• [EXERCISE DETAILS] Repeat, word for word, the part of the records that opens with the line containing "Taking the point" and continues through the end of the records.

• [RECORDS PROVIDED]
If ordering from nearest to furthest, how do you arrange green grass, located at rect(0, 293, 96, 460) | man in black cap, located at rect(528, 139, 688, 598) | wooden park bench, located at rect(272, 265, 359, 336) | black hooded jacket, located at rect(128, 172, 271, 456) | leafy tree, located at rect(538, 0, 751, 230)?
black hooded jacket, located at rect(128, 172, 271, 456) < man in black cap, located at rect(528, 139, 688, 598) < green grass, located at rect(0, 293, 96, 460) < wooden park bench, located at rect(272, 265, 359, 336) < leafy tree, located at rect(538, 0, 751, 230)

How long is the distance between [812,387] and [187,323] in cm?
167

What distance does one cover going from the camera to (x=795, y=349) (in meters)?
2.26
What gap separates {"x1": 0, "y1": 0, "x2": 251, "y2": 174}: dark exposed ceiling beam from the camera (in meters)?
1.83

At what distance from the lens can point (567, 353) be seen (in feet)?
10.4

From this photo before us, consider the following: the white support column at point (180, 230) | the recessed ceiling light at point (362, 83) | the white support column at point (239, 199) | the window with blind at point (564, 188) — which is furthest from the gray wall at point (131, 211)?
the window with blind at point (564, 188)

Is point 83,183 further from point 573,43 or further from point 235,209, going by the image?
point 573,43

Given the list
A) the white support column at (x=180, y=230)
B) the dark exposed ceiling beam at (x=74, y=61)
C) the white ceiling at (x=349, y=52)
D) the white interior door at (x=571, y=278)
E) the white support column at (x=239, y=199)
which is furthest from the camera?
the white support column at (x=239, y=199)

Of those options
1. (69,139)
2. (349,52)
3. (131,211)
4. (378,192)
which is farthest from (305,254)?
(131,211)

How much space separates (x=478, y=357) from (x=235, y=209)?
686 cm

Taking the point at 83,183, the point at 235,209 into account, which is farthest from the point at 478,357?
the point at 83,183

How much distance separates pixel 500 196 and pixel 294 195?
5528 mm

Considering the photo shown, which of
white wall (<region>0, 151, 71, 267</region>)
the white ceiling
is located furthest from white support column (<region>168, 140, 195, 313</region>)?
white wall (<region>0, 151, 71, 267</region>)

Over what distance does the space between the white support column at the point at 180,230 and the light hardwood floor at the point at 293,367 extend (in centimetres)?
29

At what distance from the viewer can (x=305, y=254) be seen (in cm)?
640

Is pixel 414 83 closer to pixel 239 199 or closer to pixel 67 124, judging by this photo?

• [EXPECTED ANSWER]
Taking the point at 83,183, the point at 235,209 into account, which is farthest from the point at 478,357?
the point at 83,183

How much distance separates pixel 500 196 and pixel 294 195?
5528 mm

Considering the photo shown, which of
white wall (<region>0, 151, 71, 267</region>)
the white ceiling
is located furthest from white support column (<region>168, 140, 195, 313</region>)?
white wall (<region>0, 151, 71, 267</region>)

Over what distance does the space between the white support column at the point at 180,230 and the light hardwood floor at the point at 293,367 extend (in centimetres)?
29

At what distance from the viewer can (x=305, y=254) be seen (in cm)?
640

Is pixel 414 83 closer to pixel 239 199 or closer to pixel 67 124, judging by this photo?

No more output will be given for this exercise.